Parece que está mal visto que alguien alardee de aquello que tiene y cree que es deseable o admirable por los demás. Criticamos a los chicos fuertecillos de gimnasio por presumir de los bíceps que tanto tiempo les ha costado superdesarrollar y suponemos que son capaces de pasar frío en invierno con tal de que podamos admirarlos, ponemos verde a una amiga si lleva la falda corta porque ella cree que tiene las piernas bonitas o le decimos a nuestra pareja que piensa demasiado. Todo nos parece mal. Eso le dijo el tipo de la mesa de al lado a su chica, “piensas demasiado”. Ella no hablaba tan fuerte como él y tuve que reconstruir la conversación completa basándome exclusivamente en las respuestas de él. Dejé de masticar la tapa porque no los escuchaba bien. Era una conversación transcendente o, al menos, lo parecía por sus gestos. Ella tenía un rictus serio, grave, y yo, de haber sido él, habría estado seriamente preocupado por la que se le venía encima. La chica tenía cara de mala leche, sin embargo él no mostraba un lenguaje corporal que aparentara preocupación, estaba repanchigado —o repantigado, como quieran— en el asiento y levantó la mano, así, como para llamar la atención del camarero mientras ella le susurraba algo. Yo me quedé con la frase que él le contestó, “Piensas demasiado”. Me pareció una frase tan lapidaria como desafortunada, entorné los ojos por si después de pronunciarla ocurría una deflagración, no quería estar en su pellejo, aquello pintaba mal.
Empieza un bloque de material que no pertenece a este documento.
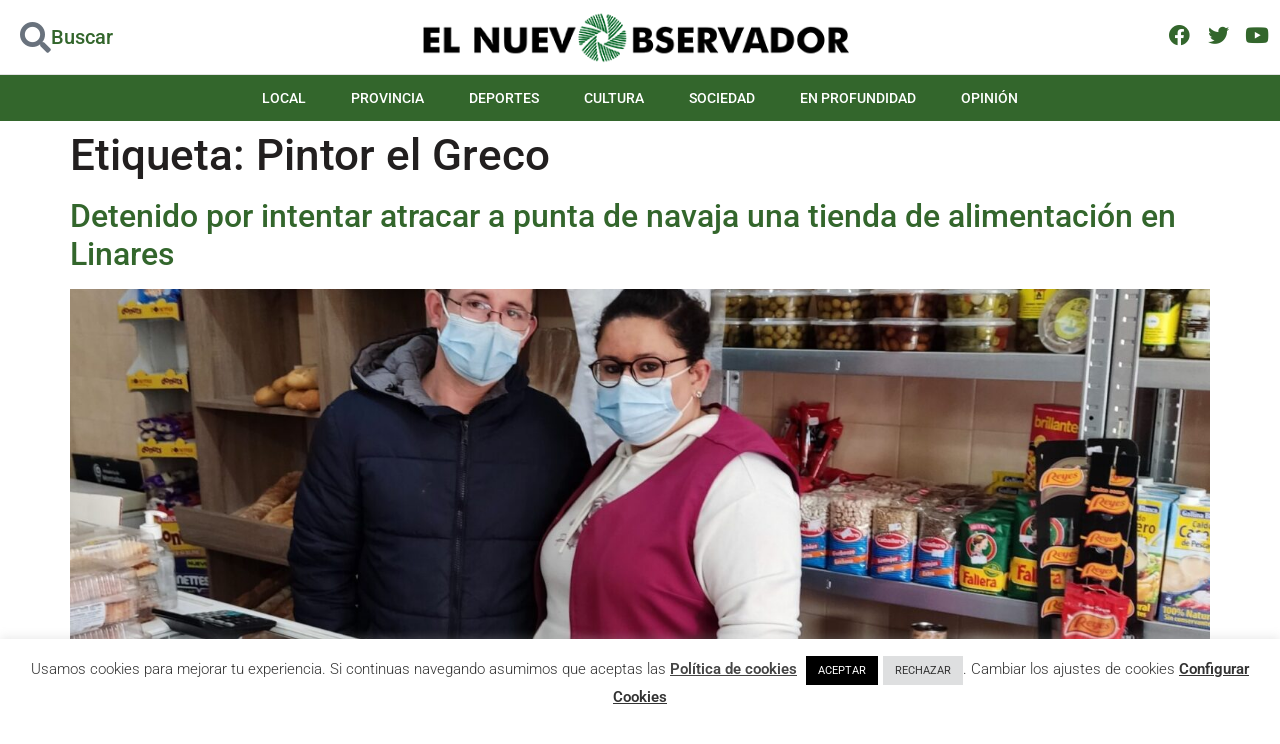

--- FILE ---
content_type: text/html; charset=utf-8
request_url: https://www.google.com/recaptcha/api2/aframe
body_size: 270
content:
<!DOCTYPE HTML><html><head><meta http-equiv="content-type" content="text/html; charset=UTF-8"></head><body><script nonce="fQpBwARqZUZzyA_XNxPNpw">/** Anti-fraud and anti-abuse applications only. See google.com/recaptcha */ try{var clients={'sodar':'https://pagead2.googlesyndication.com/pagead/sodar?'};window.addEventListener("message",function(a){try{if(a.source===window.parent){var b=JSON.parse(a.data);var c=clients[b['id']];if(c){var d=document.createElement('img');d.src=c+b['params']+'&rc='+(localStorage.getItem("rc::a")?sessionStorage.getItem("rc::b"):"");window.document.body.appendChild(d);sessionStorage.setItem("rc::e",parseInt(sessionStorage.getItem("rc::e")||0)+1);localStorage.setItem("rc::h",'1769126901113');}}}catch(b){}});window.parent.postMessage("_grecaptcha_ready", "*");}catch(b){}</script></body></html>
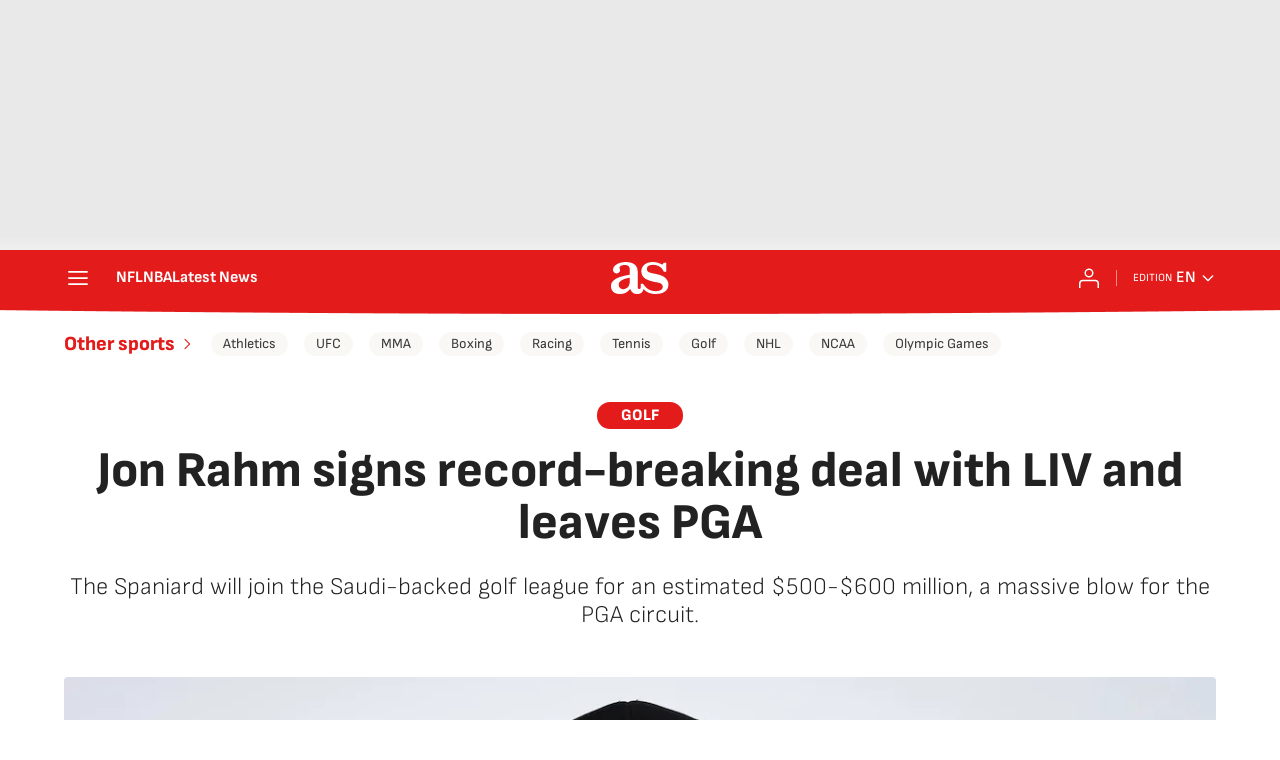

--- FILE ---
content_type: application/x-javascript;charset=utf-8
request_url: https://smetrics.as.com/id?d_visid_ver=5.4.0&d_fieldgroup=A&mcorgid=2387401053DB208C0A490D4C%40AdobeOrg&mid=49052958074315361293510718335509739536&ts=1768371925111
body_size: -37
content:
{"mid":"49052958074315361293510718335509739536"}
¿Que piensa demasiado?, pensé yo pensando. ¿Se puede pensar demasiado? ¿Es que acaso se puede no pensar? Los hombres sí que podemos, doy fe. Lo sé porque estoy casi seguro de que soy un hombre. También, porque la única vez que he dado la respuesta correcta a una pregunta fue sin pensarla, ocurrió de sopetón. Desde entonces pensar no me ha llevado por buen camino, empiezo a estar de acuerdo con aquel fuertecillo. Bien es verdad que ese acierto ocurrió en una vida anterior y que yo, por aquel entonces, aún tenía de todo, hasta rodilla. Había ido a Carrefour —tal vez todavía se llamara Pryca— a comprar un paquete de bolas de tenis que estaban en oferta. Allí había quedado con mi amigo Miguel Ángel Jiménez porque él también tenía que comprar alguna tontería, acordamos vernos en la línea de cajas e irnos juntos, después, a jugar un partido de tenis a vida o muerte. Como él no aparecía a la hora acordada, me quedé delante de una de las cajas, esperándolo —entonces no había una fila única, sino que era el azar quien decidía si te tirabas media hora para pagar o no—. No había mucha gente, era temprano y para terminar pronto no necesitabas ir a una caja rápida —una de esas en las que sólo te atendían si llevabas menos de diez artículos—. Delante de una de las cajas, pero unos metros más atrás, cada cierto tiempo miraba alternativamente hacia ambos lados con la esperanza de ver aparecer a mi amigo por alguno de los pasillos que allí desembocaban. No llegaba. Me harté y decidí pagar las pelotas de tenis y esperarlo fuera.
Me acerqué a la caja que tenía justo enfrente de donde en ese momento yo estaba y, cuando le entregué a la cajera el paquete de bolas, ella me preguntó que si estaba decidiendo qué cajera era la más guapa para pagar en ésa. La cuestión me cogió por sorpresa. Al parecer me había visto mirando indeciso hacia ambos lados. Estaba enfadada, no parecía tener un buen día y me estaba, con aquel comentario, llamando superficial y, quizás también, machista. Menos mal que no me di cuenta en ese momento y le respondí que no, que estaba esperando a un amigo con el que había quedado para irnos juntos, pero que si hubiera estado haciendo eso que ella decía, había acertado. En aquel momento no pensé qué tenía que contestar, sólo lo dije y sonreí. La amabilidad es un arma muy afilada. A mi cerebro de hombre sin bíceps no le dio tiempo a construir una respuesta, mi cerebro tiene mala leche, yo no. Estaba claro que lo que respondí desarmó a la cajera y le cambió la cara de mala hostia por una cara amable. Me cobró y yo me fui tan contento. Le dije a mi cerebro, “jódete”. A la salida miré detrás del ticket de compra por si ella había anotado su numero de teléfono. Y no. “Te jodes, piensas demasiado”, me dijo el cerebro.